TEXT SHOWN:

════════════════════

The birthday present: “the beast of poverty”
Witting opens her novel with Isobel’s desire to receive a present for her ninth birthday, which emblematically foreshadows Isobel’s yearning for love. This incident also captures the emotional manipulation that characterises the relationship between Isobel and her mother. The fact that Mrs Callaghan is reluctant to give her a present because they have to be “very careful about money this year” suggests that her mother is not tuned into her emotional needs. Mrs Callaghan also disparages Isobel who seems to have “disgraced the family” with her announcement of her birthday. The mother forbids her running shamefully “about like a little beggar telling everyone it was your birthday”. The previous year, friends had given her money which she had gathered in her skirt.
Isobel feels intimidated by a mother who makes such unjust accusations. She notes, I was “by nature timid” (6), “anxious only to know what was required of her so as to keep out of trouble”. In this case, her mother invites her to buy a writing pad from the shop and keep the change, which turns out to be negligible and of little compensation. Such is the emotional manipulation to which Isobel is constantly subjected.
The kindness of strangers: “In one way or another, she would be wearing it all her life”
Contrastingly, Isobel finds some comfort in the acts of strangers. Mr Mansell gives her a beautiful gold brooch which she describes as a “real present for a real girl”. As she cherishes this present which she hopes to be “wearing” all “her life” , Isobel imagines her mother’s scorn; she imagines her mother will reclaim it. She also imagines that perhaps there are things “her mother couldn’t do”. She knows that “that idea was too large to be coped with”. Her mother becomes outraged, not to mention, shamed; she believes that Isobel is “spoilt enough already”.
In her depiction of Mrs Callaghan, Witting challenges the stereotypical attitude regarding the unconditional nature of a mother’s love. She lacks compassion for Isobel and projects her resentment of family life onto her children. Mrs Callaghan wonders, “who’d have children: “heartless and ungrateful. Give up everything you’ve got for your children and what do you get? Abuse.” (41) (“Heartless, ungrateful children” (43)). Mrs Callaghan who was “angry with fate” (44), believes that she has suffered an “injustice” and is deeply unhappy.
In this regard, Mrs Callaghan is depicted as a deeply unhappy and resentful woman, who projects her sense of dissatisfaction onto Isobel. She is constantly finding ways to hurt and humiliate Isobel, who develops a tendency to withdraw in self-effacing ways. Accordingly, she becomes used to hiding behind “a wall of her own building”. Later, she realises that she has to confront the walls that hem her in: “You built a wall around yourself and too late you found yourself walled in” (137)

════════════════════

EXTRACTED MATERIAL:
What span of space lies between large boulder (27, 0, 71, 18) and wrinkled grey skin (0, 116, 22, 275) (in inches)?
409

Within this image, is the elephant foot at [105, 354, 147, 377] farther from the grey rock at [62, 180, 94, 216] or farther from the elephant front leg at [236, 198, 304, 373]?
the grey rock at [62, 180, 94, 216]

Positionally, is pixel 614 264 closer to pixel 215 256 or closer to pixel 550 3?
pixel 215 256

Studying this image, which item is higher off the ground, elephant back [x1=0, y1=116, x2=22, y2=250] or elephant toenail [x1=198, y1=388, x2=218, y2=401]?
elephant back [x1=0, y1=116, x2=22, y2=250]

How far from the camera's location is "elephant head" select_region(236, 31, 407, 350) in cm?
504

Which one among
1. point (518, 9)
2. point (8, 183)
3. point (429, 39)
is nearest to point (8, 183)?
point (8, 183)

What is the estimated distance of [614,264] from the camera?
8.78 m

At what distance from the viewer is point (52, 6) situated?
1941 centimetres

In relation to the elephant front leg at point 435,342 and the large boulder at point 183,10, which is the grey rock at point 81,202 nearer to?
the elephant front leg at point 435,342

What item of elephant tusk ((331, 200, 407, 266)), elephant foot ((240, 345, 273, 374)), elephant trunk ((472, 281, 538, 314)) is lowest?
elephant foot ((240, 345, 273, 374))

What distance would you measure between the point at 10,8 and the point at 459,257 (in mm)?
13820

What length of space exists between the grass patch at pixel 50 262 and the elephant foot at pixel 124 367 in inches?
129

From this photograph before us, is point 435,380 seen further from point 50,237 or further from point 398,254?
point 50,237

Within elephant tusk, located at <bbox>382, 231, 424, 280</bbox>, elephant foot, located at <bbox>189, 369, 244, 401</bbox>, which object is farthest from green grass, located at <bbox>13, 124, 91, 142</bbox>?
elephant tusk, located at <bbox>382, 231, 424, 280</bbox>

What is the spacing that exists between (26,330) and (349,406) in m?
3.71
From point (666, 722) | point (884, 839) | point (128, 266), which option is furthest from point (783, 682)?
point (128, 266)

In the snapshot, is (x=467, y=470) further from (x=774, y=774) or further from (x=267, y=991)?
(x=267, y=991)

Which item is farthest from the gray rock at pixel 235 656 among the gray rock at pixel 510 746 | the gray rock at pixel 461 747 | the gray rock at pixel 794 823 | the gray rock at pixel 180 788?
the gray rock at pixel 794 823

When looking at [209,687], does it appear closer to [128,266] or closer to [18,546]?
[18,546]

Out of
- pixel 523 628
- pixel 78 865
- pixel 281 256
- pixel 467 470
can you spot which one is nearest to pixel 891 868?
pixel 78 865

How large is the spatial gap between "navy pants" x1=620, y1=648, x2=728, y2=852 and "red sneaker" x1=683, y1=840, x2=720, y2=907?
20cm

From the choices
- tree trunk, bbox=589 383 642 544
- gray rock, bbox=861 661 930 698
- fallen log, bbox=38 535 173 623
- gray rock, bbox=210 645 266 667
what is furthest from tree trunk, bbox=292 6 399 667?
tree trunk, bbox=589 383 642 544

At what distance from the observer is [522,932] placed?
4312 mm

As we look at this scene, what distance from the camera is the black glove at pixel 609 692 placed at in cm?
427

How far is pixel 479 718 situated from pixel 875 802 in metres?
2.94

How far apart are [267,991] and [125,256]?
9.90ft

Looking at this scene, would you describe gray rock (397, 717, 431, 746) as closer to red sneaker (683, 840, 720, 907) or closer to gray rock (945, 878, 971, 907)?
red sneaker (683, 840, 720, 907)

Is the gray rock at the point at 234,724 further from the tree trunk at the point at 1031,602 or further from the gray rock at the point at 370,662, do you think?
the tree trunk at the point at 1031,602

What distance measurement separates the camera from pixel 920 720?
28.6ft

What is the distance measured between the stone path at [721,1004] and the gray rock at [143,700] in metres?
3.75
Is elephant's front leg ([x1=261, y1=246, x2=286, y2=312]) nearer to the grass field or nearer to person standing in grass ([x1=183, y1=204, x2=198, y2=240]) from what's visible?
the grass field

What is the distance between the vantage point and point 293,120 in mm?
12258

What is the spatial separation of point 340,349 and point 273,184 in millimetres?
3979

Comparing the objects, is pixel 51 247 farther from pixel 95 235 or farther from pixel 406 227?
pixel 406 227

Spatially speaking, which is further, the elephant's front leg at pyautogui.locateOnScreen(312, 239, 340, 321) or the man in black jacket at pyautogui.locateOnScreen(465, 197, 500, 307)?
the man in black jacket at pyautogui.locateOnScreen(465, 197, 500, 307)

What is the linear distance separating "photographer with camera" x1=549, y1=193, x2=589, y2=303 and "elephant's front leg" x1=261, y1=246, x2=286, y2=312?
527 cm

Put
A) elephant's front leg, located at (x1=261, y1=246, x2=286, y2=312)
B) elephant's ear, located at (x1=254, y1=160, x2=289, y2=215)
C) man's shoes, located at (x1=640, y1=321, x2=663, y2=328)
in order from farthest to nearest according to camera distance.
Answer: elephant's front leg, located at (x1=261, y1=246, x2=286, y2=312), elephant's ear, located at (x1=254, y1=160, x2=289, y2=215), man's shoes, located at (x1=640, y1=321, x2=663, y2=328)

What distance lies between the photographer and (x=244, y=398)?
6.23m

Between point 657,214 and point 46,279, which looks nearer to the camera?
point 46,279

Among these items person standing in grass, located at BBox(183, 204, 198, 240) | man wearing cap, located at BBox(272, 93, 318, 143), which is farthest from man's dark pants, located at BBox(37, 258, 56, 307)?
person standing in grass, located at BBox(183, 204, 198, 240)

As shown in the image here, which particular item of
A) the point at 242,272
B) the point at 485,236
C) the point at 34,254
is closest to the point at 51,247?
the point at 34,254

════════════════════

PROBLEM TO WORK ON: From the essay on Witting's novel, transcribe the part that starts with the words "In her depiction" and stops after the words "is deeply unhappy.".

ANSWER TO THE EXERCISE:
In her depiction of Mrs Callaghan, Witting challenges the stereotypical attitude regarding the unconditional nature of a mother’s love. She lacks compassion for Isobel and projects her resentment of family life onto her children. Mrs Callaghan wonders, “who’d have children: “heartless and ungrateful. Give up everything you’ve got for your children and what do you get? Abuse.” (41) (“Heartless, ungrateful children” (43)). Mrs Callaghan who was “angry with fate” (44), believes that she has suffered an “injustice” and is deeply unhappy.